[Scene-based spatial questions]
□ □ □ □ □ □ □

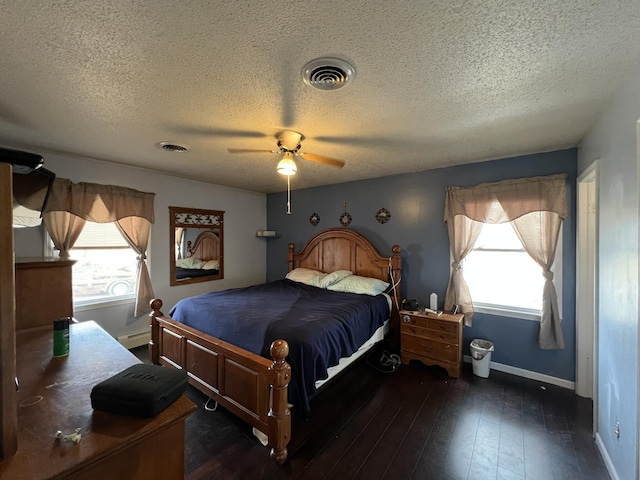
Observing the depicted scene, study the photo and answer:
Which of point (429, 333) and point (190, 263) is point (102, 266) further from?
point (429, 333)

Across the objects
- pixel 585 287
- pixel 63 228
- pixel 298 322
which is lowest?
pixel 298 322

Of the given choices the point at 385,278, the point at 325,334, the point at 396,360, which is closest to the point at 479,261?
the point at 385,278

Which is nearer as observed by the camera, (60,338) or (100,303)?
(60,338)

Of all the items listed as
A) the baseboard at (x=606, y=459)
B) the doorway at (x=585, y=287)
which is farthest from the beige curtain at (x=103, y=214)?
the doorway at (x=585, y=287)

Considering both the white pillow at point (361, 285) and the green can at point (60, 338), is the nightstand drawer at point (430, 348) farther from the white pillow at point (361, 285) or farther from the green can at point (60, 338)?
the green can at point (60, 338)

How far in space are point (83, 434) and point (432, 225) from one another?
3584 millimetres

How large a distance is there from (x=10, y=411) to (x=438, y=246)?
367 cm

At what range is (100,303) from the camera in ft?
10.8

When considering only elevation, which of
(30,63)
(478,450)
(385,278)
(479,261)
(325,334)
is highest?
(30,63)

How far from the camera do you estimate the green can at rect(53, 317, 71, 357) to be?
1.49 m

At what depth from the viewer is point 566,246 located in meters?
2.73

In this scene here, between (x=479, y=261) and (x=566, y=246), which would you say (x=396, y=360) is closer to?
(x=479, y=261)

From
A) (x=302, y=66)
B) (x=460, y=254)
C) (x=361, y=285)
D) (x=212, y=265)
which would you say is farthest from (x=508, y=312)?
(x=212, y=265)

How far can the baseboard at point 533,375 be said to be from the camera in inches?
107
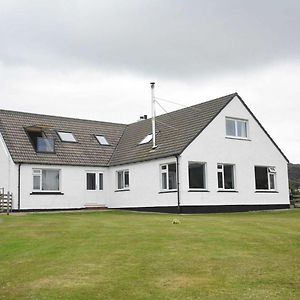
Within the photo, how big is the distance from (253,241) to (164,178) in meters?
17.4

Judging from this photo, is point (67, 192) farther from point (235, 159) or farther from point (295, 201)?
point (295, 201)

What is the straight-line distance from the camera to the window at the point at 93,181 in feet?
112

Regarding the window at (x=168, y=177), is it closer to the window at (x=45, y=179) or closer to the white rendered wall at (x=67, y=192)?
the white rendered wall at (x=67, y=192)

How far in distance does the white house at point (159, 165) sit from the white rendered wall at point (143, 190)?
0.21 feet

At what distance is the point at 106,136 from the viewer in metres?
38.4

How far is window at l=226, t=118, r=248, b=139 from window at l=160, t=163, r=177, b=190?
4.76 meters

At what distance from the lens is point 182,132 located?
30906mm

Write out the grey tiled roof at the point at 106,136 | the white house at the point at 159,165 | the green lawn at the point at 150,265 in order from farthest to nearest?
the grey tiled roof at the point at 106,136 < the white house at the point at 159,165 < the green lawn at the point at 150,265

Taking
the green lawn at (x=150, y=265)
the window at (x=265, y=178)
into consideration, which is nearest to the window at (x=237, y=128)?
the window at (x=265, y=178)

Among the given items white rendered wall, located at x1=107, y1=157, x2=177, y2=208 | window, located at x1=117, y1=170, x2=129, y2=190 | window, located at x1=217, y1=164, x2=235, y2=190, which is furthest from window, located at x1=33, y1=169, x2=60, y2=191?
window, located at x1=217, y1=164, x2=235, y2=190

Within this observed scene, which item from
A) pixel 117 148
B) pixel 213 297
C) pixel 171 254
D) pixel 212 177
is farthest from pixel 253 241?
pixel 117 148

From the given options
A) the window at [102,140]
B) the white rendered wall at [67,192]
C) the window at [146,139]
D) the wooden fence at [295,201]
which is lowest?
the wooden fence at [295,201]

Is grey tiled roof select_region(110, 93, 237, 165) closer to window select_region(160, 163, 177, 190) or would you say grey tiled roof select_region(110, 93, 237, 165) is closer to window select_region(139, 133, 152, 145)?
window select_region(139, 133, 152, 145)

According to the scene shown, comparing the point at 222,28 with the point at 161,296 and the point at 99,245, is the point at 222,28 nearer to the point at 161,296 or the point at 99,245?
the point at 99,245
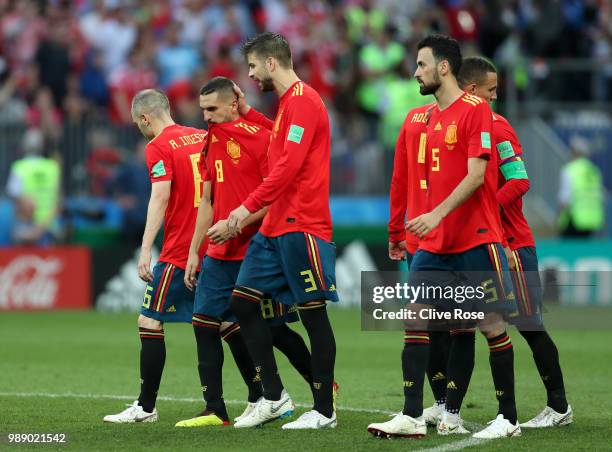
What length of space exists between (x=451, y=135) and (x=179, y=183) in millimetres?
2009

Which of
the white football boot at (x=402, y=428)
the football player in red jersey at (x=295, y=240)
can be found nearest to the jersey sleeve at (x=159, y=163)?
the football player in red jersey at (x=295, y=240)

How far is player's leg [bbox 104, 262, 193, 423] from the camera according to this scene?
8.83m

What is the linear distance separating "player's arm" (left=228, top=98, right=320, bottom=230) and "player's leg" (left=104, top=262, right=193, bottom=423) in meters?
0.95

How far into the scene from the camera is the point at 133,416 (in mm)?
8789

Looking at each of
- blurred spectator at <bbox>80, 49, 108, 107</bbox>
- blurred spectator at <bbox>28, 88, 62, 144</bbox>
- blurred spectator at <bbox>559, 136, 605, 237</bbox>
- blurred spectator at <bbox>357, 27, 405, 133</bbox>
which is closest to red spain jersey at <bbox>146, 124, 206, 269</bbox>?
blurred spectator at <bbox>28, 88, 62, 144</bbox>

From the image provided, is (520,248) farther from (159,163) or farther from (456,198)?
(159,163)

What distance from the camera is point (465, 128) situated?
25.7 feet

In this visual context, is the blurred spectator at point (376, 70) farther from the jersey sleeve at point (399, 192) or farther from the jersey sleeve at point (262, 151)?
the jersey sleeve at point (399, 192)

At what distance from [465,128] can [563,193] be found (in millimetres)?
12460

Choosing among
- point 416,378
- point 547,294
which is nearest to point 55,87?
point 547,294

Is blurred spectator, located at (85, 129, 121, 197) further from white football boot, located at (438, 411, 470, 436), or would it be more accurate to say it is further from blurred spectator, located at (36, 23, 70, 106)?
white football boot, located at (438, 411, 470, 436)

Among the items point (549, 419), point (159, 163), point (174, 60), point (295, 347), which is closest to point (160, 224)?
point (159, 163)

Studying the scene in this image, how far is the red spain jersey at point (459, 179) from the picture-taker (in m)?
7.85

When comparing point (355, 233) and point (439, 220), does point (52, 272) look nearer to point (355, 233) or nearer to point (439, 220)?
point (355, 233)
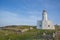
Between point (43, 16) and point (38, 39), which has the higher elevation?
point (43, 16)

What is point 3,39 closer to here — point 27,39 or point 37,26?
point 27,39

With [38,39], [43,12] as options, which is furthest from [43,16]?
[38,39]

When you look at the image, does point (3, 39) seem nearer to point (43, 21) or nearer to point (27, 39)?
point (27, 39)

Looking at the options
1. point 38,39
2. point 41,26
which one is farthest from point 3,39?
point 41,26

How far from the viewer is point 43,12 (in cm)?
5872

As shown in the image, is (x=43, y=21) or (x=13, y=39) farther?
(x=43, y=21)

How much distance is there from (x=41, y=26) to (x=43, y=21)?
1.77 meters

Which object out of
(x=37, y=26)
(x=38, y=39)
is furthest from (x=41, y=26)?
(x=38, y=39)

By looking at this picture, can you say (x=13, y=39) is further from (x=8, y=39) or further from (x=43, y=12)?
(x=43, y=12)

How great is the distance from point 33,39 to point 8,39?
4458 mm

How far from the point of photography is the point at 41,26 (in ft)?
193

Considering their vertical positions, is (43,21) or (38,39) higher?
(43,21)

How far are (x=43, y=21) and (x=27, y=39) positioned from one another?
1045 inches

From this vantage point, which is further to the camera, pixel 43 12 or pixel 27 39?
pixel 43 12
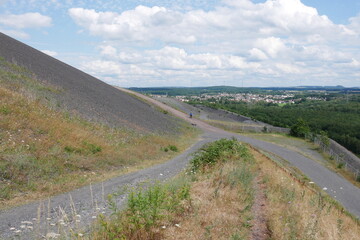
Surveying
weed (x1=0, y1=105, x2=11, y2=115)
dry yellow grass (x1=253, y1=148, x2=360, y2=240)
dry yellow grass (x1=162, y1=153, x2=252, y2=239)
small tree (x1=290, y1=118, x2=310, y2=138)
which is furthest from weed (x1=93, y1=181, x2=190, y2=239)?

□ □ □ □ □ □ □

▸ Set task: Starting at the line that contains "As shown in", write out every line through the final line of the entries, word for word; skip any pictures.

▸ Output for this exercise:
As shown in the image, is (x=43, y=21) or (x=13, y=39) farther?
(x=43, y=21)

How much distance is there from (x=41, y=26) to (x=43, y=21)?
1.77 meters

Which object out of
(x=37, y=26)
(x=38, y=39)
is furthest from (x=41, y=26)?
(x=38, y=39)

By looking at this picture, can you say (x=13, y=39) is further from (x=8, y=39) or further from (x=43, y=12)?
(x=43, y=12)

How great is the distance from point 33,39 to point 8,39?
4458 mm

How far from the point of photography is the point at 41,26 (in ft)?
193

Considering their vertical positions, is (43,21) or (38,39) higher?
(43,21)

How far are (x=43, y=21) and (x=27, y=39) positioned from one another?
1045 inches

From this vantage point, which is further to the camera, pixel 43 12 or pixel 27 39?
pixel 43 12
Surveying
weed (x1=0, y1=105, x2=11, y2=115)
dry yellow grass (x1=253, y1=148, x2=360, y2=240)
dry yellow grass (x1=162, y1=153, x2=252, y2=239)
small tree (x1=290, y1=118, x2=310, y2=138)
which is furthest from weed (x1=93, y1=181, x2=190, y2=239)?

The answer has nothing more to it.